Implementasi yang baik juga membutuhkan kolaborasi antara guru, orang tua, dan tenaga profesional (psikolog, terapis). Terakhir, sekolah harus membangun budaya inklusif dengan menanamkan nilai empati, kerjasama, dan penghormatan pada perbedaan.

3. Pengalaman Praktis

Dalam pengalaman mengajar, saya pernah menghadapi siswa dengan hambatan membaca. Untuk menyesuaikan, saya menyediakan lembar kerja bergambar dengan kalimat sederhana. Hasilnya, siswa tersebut tetap bisa terlibat dalam aktivitas kelas tanpa merasa tertinggal.

Namun, saya juga pernah melakukan kesalahan dengan memberikan tugas seragam kepada seluruh siswa tanpa diferensiasi. Dampaknya, siswa ABK kesulitan menyelesaikan tugas, merasa rendah diri, dan tidak termotivasi. Dari pengalaman ini, saya memahami bahwa pendidikan inklusi membutuhkan penyesuaian nyata, bahkan dalam hal sederhana, agar semua siswa bisa belajar bersama.

4. Tantangan dan Hikmah

Tantangan penerapan pendidikan inklusi antara lain:

  • Jumlah siswa yang besar menyulitkan guru untuk memberikan perhatian individual.
  • Keterbatasan sarana dan tenaga pendamping, misalnya media khusus atau guru pembimbing khusus (GPK).
  • Kurangnya pemahaman sebagian guru dan orang tua yang masih menganggap ABK seharusnya dipisahkan dari kelas reguler.

Meski penuh tantangan, hikmah yang saya peroleh adalah:

  • Pendidikan inklusi membentuk guru lebih sabar, empatik, dan kreatif.
  • ABK dapat berkembang sesuai potensinya jika diberi kesempatan.
  • Siswa reguler belajar tentang toleransi, keragaman, dan empati sosial.

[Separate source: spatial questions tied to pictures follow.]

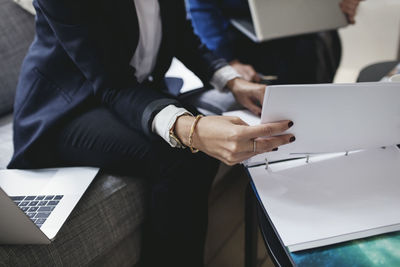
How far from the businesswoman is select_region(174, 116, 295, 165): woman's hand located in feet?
0.21

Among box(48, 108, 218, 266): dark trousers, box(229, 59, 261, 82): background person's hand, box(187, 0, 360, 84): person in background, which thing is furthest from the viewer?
box(187, 0, 360, 84): person in background

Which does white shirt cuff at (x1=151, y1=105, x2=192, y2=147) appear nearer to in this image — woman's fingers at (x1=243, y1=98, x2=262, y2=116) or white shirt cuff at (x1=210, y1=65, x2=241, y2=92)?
woman's fingers at (x1=243, y1=98, x2=262, y2=116)

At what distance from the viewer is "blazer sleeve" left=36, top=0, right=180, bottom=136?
64 centimetres

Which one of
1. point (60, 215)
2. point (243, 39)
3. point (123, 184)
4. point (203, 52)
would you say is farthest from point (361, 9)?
point (60, 215)

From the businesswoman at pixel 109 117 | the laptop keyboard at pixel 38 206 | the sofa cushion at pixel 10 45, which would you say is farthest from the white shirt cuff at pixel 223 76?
the sofa cushion at pixel 10 45

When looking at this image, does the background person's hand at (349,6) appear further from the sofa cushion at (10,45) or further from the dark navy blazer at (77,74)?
the sofa cushion at (10,45)

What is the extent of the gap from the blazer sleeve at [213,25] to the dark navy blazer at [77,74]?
1.73ft

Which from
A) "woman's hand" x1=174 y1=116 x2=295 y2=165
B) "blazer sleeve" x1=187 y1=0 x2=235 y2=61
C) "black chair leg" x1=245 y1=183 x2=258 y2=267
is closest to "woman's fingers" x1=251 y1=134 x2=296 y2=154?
"woman's hand" x1=174 y1=116 x2=295 y2=165

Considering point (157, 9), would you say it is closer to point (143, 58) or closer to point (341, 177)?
point (143, 58)

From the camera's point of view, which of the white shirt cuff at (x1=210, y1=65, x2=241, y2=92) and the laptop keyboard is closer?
the laptop keyboard

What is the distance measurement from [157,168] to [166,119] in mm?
137

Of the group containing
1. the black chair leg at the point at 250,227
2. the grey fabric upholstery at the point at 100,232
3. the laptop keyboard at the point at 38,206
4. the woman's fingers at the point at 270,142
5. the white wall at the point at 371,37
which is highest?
the woman's fingers at the point at 270,142

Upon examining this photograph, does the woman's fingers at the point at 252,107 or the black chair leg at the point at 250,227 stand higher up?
the woman's fingers at the point at 252,107

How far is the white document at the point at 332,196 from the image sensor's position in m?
0.47
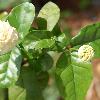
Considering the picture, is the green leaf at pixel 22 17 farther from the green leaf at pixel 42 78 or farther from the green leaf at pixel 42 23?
the green leaf at pixel 42 78

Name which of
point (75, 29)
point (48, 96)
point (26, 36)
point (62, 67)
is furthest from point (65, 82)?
point (75, 29)

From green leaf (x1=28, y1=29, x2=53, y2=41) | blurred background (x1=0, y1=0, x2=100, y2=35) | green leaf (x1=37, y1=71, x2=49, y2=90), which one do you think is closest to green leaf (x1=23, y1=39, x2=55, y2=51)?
green leaf (x1=28, y1=29, x2=53, y2=41)

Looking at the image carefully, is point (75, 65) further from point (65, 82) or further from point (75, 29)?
point (75, 29)

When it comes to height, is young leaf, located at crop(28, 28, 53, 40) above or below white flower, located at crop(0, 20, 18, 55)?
below

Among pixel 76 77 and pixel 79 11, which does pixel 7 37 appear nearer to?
pixel 76 77

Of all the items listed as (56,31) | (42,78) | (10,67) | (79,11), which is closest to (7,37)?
(10,67)

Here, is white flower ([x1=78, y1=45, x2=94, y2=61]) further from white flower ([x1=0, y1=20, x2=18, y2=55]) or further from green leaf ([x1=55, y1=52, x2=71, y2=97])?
white flower ([x1=0, y1=20, x2=18, y2=55])
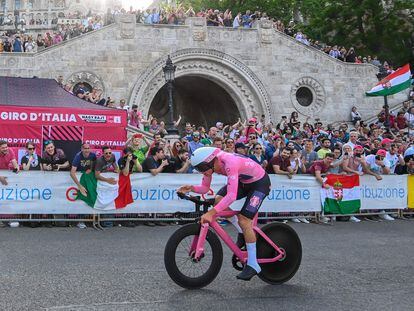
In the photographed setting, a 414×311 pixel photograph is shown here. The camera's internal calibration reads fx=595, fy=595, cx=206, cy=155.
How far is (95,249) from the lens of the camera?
9.71 meters

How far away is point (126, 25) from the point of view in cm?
2678

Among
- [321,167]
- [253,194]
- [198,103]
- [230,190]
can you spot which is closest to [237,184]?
[230,190]

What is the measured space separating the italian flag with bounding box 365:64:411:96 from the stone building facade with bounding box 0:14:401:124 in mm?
5855

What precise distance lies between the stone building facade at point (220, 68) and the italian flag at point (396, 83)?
585cm

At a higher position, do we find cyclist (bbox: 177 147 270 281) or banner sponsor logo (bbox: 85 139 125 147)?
banner sponsor logo (bbox: 85 139 125 147)

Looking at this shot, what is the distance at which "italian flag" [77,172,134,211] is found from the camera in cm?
1306

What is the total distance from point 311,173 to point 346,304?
8.94 metres

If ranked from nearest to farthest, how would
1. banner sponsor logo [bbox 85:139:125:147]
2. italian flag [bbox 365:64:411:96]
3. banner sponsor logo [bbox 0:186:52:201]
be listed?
banner sponsor logo [bbox 0:186:52:201] → banner sponsor logo [bbox 85:139:125:147] → italian flag [bbox 365:64:411:96]

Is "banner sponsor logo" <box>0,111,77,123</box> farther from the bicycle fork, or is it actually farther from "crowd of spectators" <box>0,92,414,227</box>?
the bicycle fork

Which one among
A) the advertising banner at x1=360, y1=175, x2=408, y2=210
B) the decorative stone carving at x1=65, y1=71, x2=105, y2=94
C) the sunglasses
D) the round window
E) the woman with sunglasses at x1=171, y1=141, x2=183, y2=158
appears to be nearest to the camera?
the sunglasses

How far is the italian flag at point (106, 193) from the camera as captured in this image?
13.1 metres

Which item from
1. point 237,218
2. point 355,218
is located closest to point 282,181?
point 355,218

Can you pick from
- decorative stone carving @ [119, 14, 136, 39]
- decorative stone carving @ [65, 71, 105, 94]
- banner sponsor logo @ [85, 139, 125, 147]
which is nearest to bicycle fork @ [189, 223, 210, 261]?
banner sponsor logo @ [85, 139, 125, 147]

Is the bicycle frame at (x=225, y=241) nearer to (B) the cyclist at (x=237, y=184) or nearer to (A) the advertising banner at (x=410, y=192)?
(B) the cyclist at (x=237, y=184)
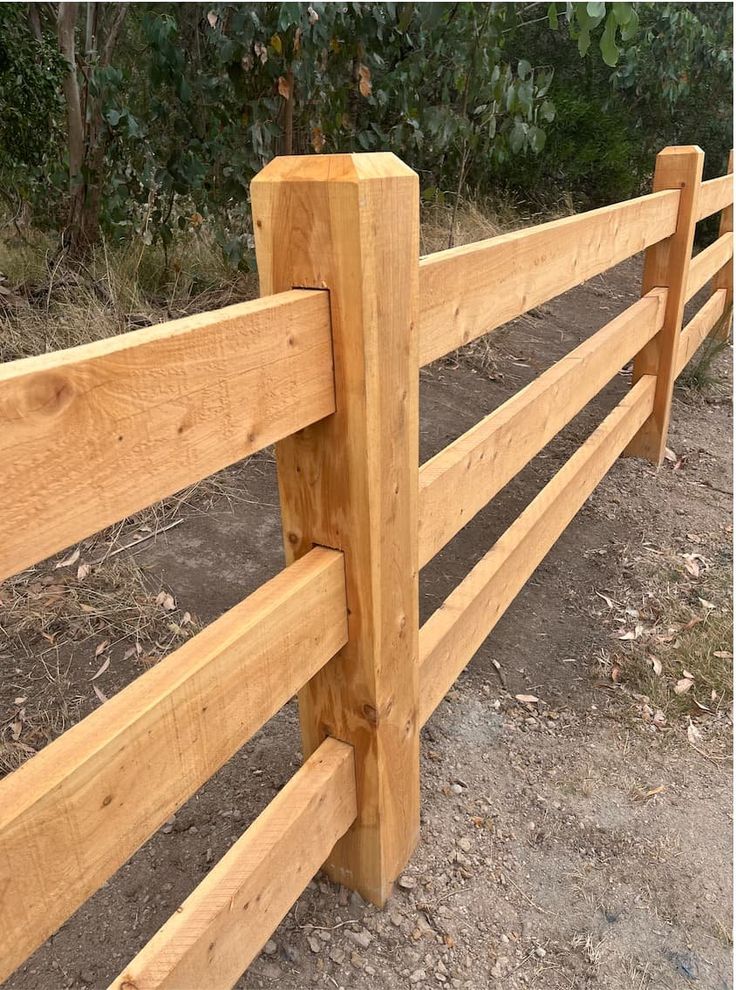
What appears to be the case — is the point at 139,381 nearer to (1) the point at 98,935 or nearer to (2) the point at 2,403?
(2) the point at 2,403

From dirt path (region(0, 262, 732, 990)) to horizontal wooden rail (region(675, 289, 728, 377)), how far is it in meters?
1.41

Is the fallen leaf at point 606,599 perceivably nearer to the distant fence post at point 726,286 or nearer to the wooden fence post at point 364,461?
the wooden fence post at point 364,461

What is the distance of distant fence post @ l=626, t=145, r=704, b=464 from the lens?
159 inches

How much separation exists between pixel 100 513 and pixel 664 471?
422 centimetres

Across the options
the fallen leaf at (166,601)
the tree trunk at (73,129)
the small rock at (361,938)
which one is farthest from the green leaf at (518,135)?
the small rock at (361,938)

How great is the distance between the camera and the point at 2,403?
81 centimetres

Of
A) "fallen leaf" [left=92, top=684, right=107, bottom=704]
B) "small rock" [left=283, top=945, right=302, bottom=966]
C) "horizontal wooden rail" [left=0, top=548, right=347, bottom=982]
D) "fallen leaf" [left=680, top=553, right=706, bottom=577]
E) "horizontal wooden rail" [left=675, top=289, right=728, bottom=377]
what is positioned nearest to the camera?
"horizontal wooden rail" [left=0, top=548, right=347, bottom=982]

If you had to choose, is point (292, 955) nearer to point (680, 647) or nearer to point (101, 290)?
point (680, 647)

Dengan demikian, pendidikan inklusi tidak hanya bermanfaat bagi ABK, tetapi juga menciptakan lingkungan sekolah yang humanis.

5. Rencana Aksi Penerapan

Untuk mengimplementasikan pendidikan inklusi, saya menyusun rencana aksi sebagai berikut:

  • Asesmen awal terhadap kebutuhan siswa dengan melibatkan orang tua.
  • Modifikasi RPP dengan alternatif kegiatan sesuai kemampuan siswa.
  • Media pembelajaran variatif seperti gambar, audio, permainan, atau aplikasi digital.
  • Kolaborasi lintas pihak, melibatkan guru BK, terapis, dan orang tua.
  • Evaluasi berkelanjutan, baik melalui refleksi guru maupun feedback siswa dan orang tua.

*) Disclaimer: 

  • Contoh Tugas Refleksi pada Modul Pedagogik mulai dari topik 1-8 dalam artikel ini hanya sebagai referensi bagi guru Pendidikan Agama Islam (PAI) yang mengikuti PPG Kemenag 2025 batch 3 untuk mengerjakan di LMS Kemenag.
  • Beberapa contoh Tugas Refleksi pada Modul Pedagogik merupakan hasil olah AI, bapak/ibu guru PAI dapat memodifikasi.